Entertainment Books

Tuesday 22 May 2018

A polysemous meditation on life, love and loss

Fiction: The Melody, Jim Crace, Picador, hardback, 288 pages, €23.79

Return: Jim Crace won the Dublin International Literary Award in 2015 for Harvest
Return: Jim Crace won the Dublin International Literary Award in 2015 for Harvest
The Melody by Jim Crace

Jim Crace announced four years ago, when his last novel Harvest was published, that he was to retire from writing. But, heigh-ho: here he is with a new one, The Melody, and it traces the fortunes of a character in not that dissimilar a position. Like Crace, Alfred Busi - aka Mister Al - is a much-feted artist, in this case a romantic singer at the end of a long career. A widower, and locally famous, when we meet him he's preparing to make a speech at a ceremony that will see him presented with a "Worthiness Award" and his bust unveiled in the town's Avenue of Fame.

Where are we? A middle-sized European seaside town, it seems, some time in the middle or second half of the 20th century. The town has no name, though we learn that it "had been described by Victor Hugo as 'the city with four lungs'." That's a sort of joke. If Hugo wrote that of anywhere, it hasn't been translated that way: the only hit Google returns on the phrase is The Melody by Jim Crace. More fool me.

We're in Craceland, the territory invented by this self-declared "fabulist". There's even an Acknowledgements in which the hat is poker-facedly tipped to a fictional biography of the fictional Mister Al; an apocryphal work by Hugo; and an archive of the seaside town's fictional newspaper in the University of Texas at Austin, before it cuts off at "I also ought to thank the people of". The next page is blank, which is either a metafictional tease or a printing error. The ostensible author of these Acknowledgements is not Crace, then, but his narrator - and the narrator is part of the fun.

At first, he seems omniscient - someone who has access to the thoughts of our Mister Al, but can also hop lightly into those of his sister-in-law, of a hack journalist, even of a woman who briefly shares the doctor's waiting room with him. Yet he makes glancing allusion to his own experience, too: that he's a native of the town, that he's "seen the photographs", and so on. Once, he interjects: "I too have felt compulsions of this kind... but no, this is his and not my tale..." Only in the second half of the book does he come into the story: he turns out to be a friend and lodger of Mister Al, though beyond that we learn little more. There's the characteristic Cracean dance between a realist's exact particularity, and an encompassing vagueness or mystery; just as there is in the central mystery, never quite resolved, around which the story loosely circles.

Early on, Mister Al is bitten by (he is certain) a naked, feral boy whom he disturbs rummaging in his bins, and whose chief identifying characteristic is a musty scent of potato peelings.
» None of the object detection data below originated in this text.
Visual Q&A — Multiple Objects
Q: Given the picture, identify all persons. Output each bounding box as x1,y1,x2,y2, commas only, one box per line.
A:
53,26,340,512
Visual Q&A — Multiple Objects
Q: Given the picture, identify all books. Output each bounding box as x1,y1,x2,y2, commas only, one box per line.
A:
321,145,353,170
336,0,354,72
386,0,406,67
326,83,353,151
Is the boy - who reappears but never quite to the reader's satisfaction - a figment of Mister Al's imagination, or one of the mythic "Neanderthals" who are said to inhabit the wooded "bosk" just outside town?

Crace, elliptical as ever, doesn't nail it down. When the town hack (the weakest part of the book - a man who approaches deadline in a state of arousal, his trousers undone and an evening's whoring ahead of him) gets hold of the story, there's the suggestion that his article will spark some sort of hysterical purge. Yet that purge is canalised - into a civic reorganisation, a taming of the city's green surrounds rather than the conflagration of which Mister Al at one point dreams.

Crace borrows the flavour of allegory, in other words, but then does something else. Just as important to the story is the relationship between Mister Al and his sister-in-law Katerin, with its wan erotic nostalgia ("Busi had noticed his cravings slowly changing tense"). Katerin is exactly but tenderly drawn - a woman who in late middle-age dresses to be looked at, but is lonely and in her way decent: "wanted to be counted elegant and kind, yet far too often was considered fine-boned, haughty and austere". Is The Melody about a community under the passage of time, civilisation versus the state of nature, the "gifts reserved for age", or the tender feeling of a man for his dead wife in the closing years of his life?

It's about all these things in general and none of them in particular. It is, as the title advertises, more like a melody - as polysemous as instrumental ­music - than the lyrics to a song. It's as touching as a well-made melody, too.